LIST OF TASKS:
**A)** In the LLAMA README, which graph representation is LLAMA built on top of?
**B)** Rewrite the paragraph of the LLAMA README that begins "LLAMA is a graph storage and analysis system" as a short bulleted list that keeps its main facts.
**C)** Carry on writing the LLAMA README from the point where it stops.

PASSAGE FOR REVIEW:
+ + + + + + +
GitHub - goatdb/llama: LLAMA Graph Analytics Engine

Branches Tags
Name		Name	Last commit message	Last commit date
Latest commit History 27 Commits
benchmark		benchmark
examples		examples
llama/include		llama/include
tests		tests
tools		tools
utils		utils
.gitignore		.gitignore
LICENSE		LICENSE
Makefile		Makefile
README.txt		README.txt
Repository files navigation

  LLAMA
=========


 0. Introduction
-----------------

LLAMA is a graph storage and analysis system that supports mutability and
out-of-memory execution built on top of the compressed sparse row (CSR)
representation. Its goal is to perform comparably to immutable main-memory
analysis systems for graphs that fit in memory and to match or outperform
existing out-of-memory analysis systems for graphs that exceed main memory.
+ + + + + + +
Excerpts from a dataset
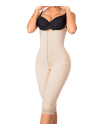 Hourglass girdle O-021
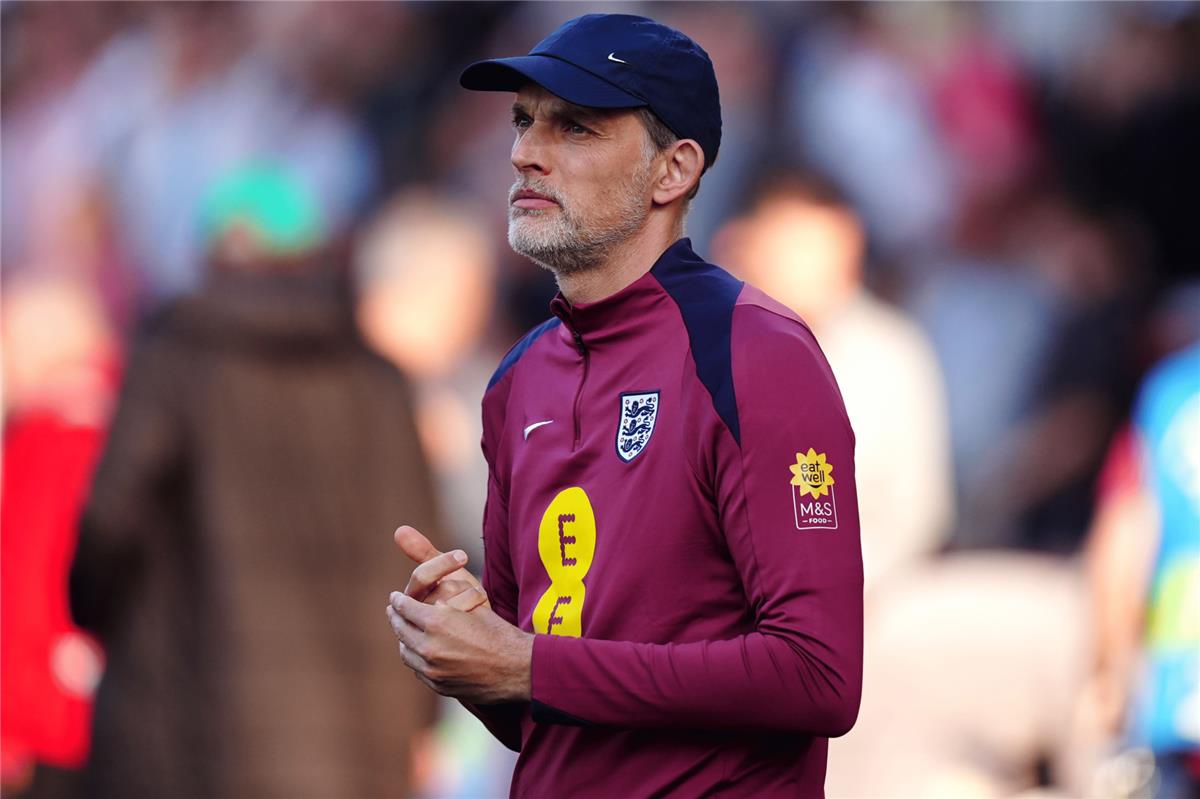 قائمة منتخب إنجلترا لمباراتي أندورا وصربيا: المفاجآت والإستبعادات الكبرى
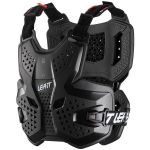 Leatt Chest Protector 3.5 Black защитный жилет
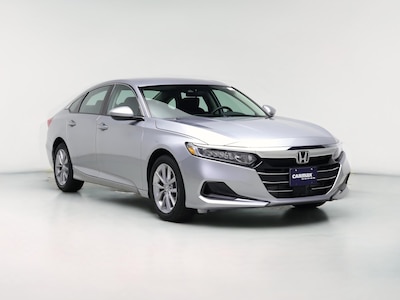 2021 Honda Accord LX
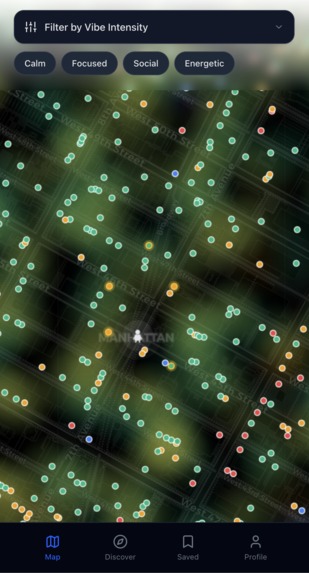 PulseMap – screenshot 3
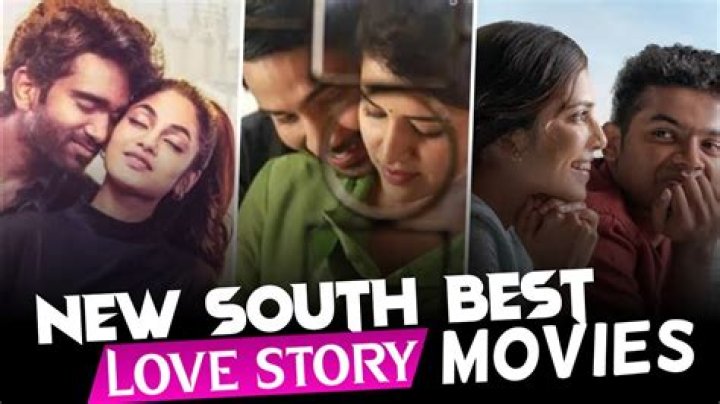 HDHub4U South Movies Love Story: Your Ultimate Guide to Heartwarming Cinema
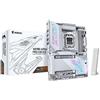 GIGABYTE X870E AORUS PRO X3D ICE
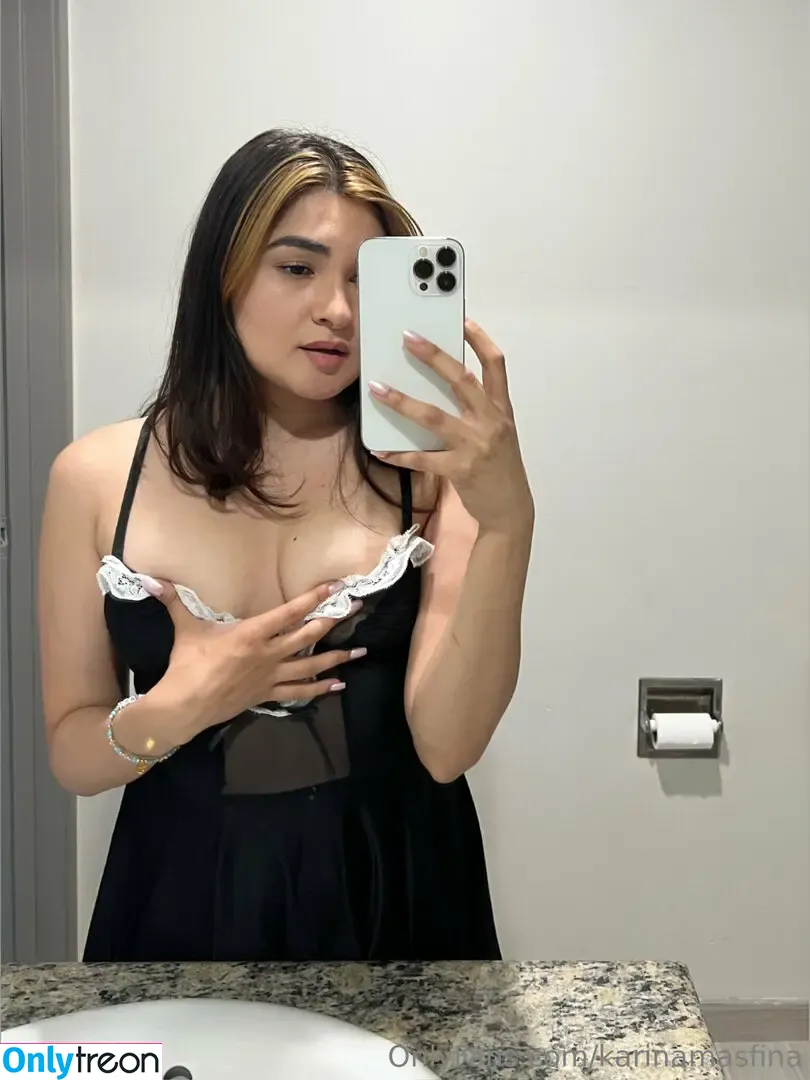karinamasfina nude photo #0074 (karinamasfina)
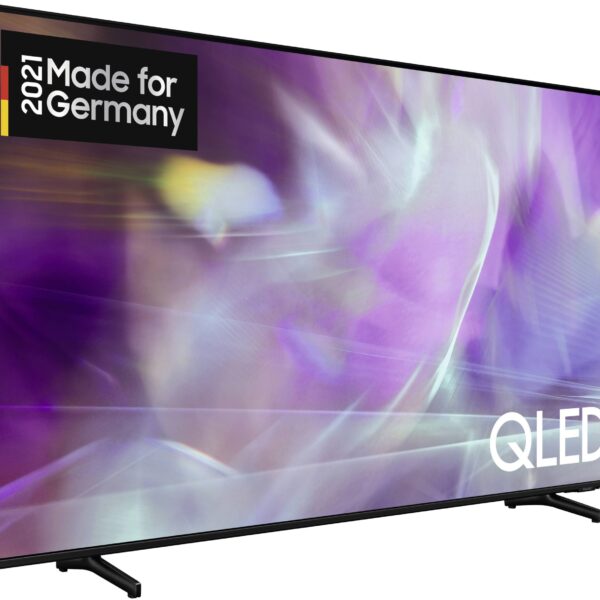 Samsung GQ43Q60A TV QLED 108 cm 43 pouces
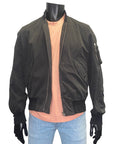 FLIGHT JACKET - TEN C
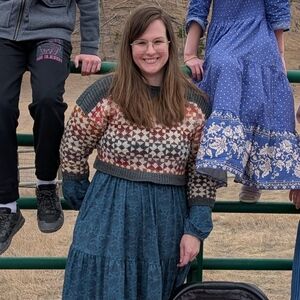 Meet your Posher, Meredith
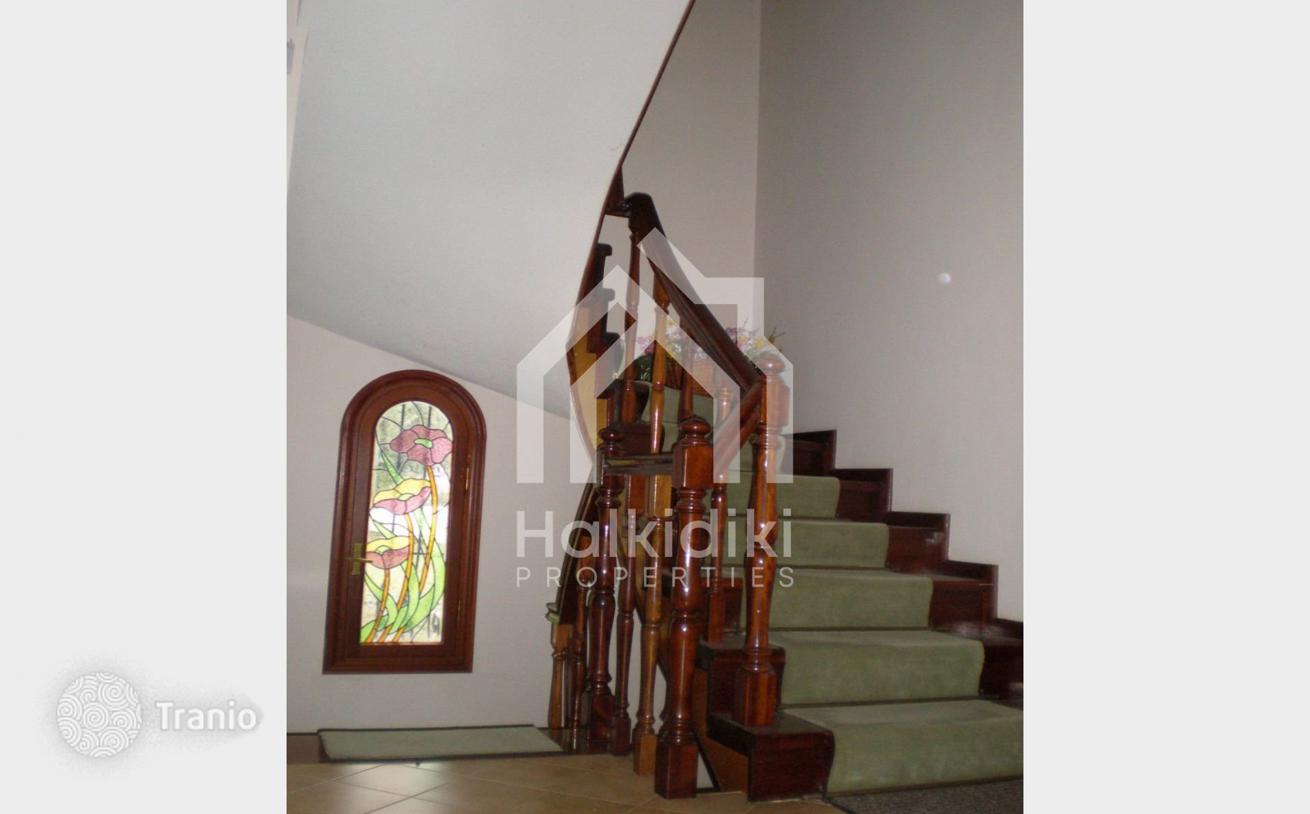 5-Bedroom House in Halkidiki, photo 4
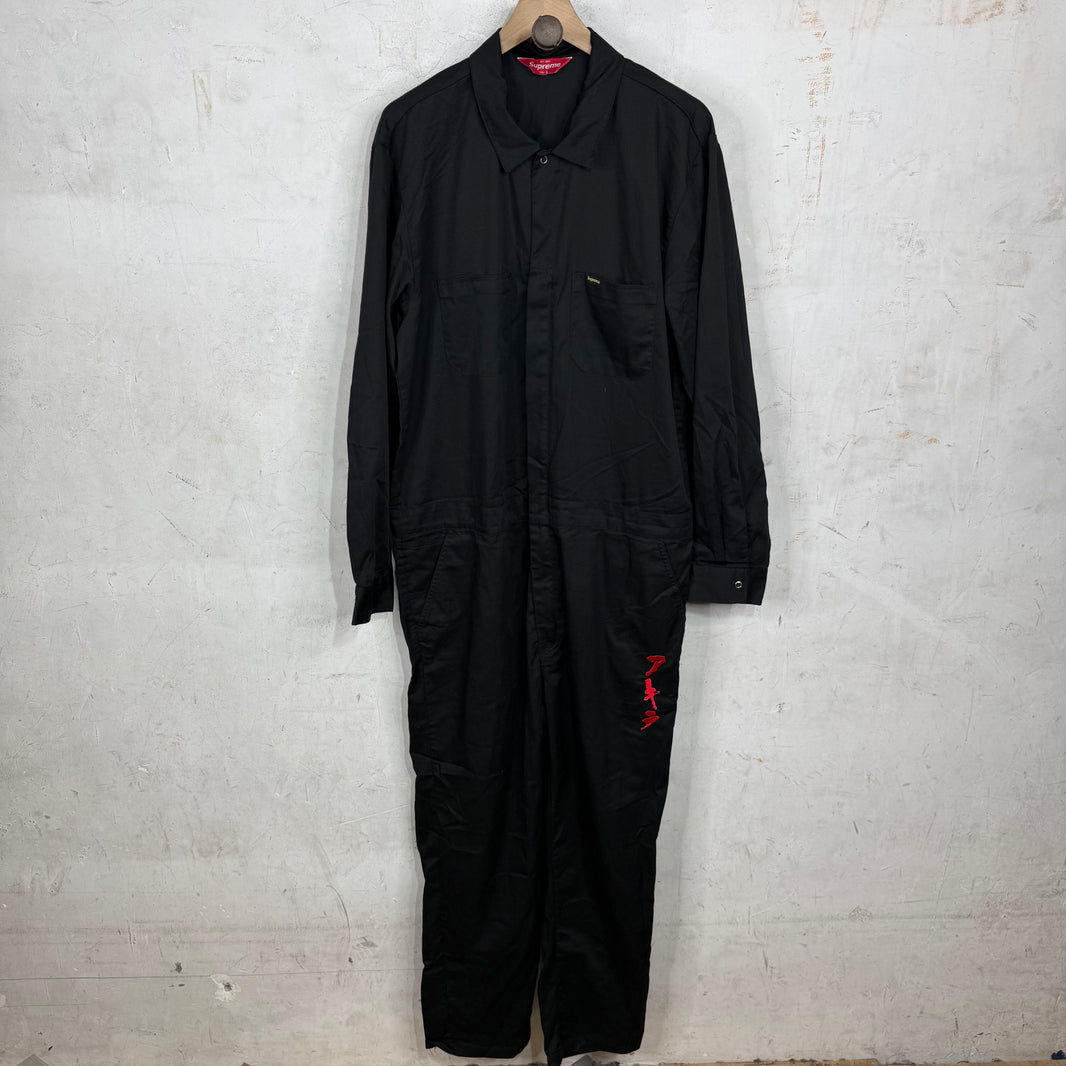 Supreme Akira Jumpsuit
+ + + + + + +
ANSWER SECTION:
**A)** The compressed sparse row (CSR) representation.

**B)**
- LLAMA is a graph storage and analysis system.
- It supports mutability and out-of-memory execution.
- It is built on the compressed sparse row (CSR) representation.
- For graphs that fit in memory, it aims to perform comparably to immutable main-memory analysis systems.
- For graphs that exceed main memory, it aims to match or outperform existing out-of-memory analysis systems.

**C)**
Relevant publications:
  * Peter Macko, Virendra Marathe, Daniel Margo, and Margo Seltzer. "LLAMA:
    Efficient Graph Analytics Using Large Multiversioned Arrays." 31st IEEE
    International Conference on Data Engineering (ICDE '15), Seoul, Korea,
    April 2015.
  * Peter Macko. "LLAMA: A Persistent, Mutable Representation for Graphs."
    PhD Dissertation. Harvard University, Cambridge, MA, January 2015.


 1. Configuring and Building LLAMA
-----------------------------------

Prerequisites:
  - Linux or NetBSD
  - GCC 4.4 or newer (4.8 or newer recommended)
  - gperftools (recommended)

LLAMA comes in four different flavors, which you can choose at the compile-time
by defining an appropriate preprocessor directive:
  * LL_MEMORY_ONLY - an in-memory version of LLAMA
  * LL_PERSISTENCE - a persistent version of LLAMA
  * LL_SLCSR - traditional (single-snapshot) CSR

You can also define the following directives:
  * LL_DELETIONS - enable deletion vector (required to support deletions in the
    write-optimized graph store and also required for multiversioned sliding
    windows)
  * LL_FLAT_VT - a multiversioned flat vertex table (disable COW)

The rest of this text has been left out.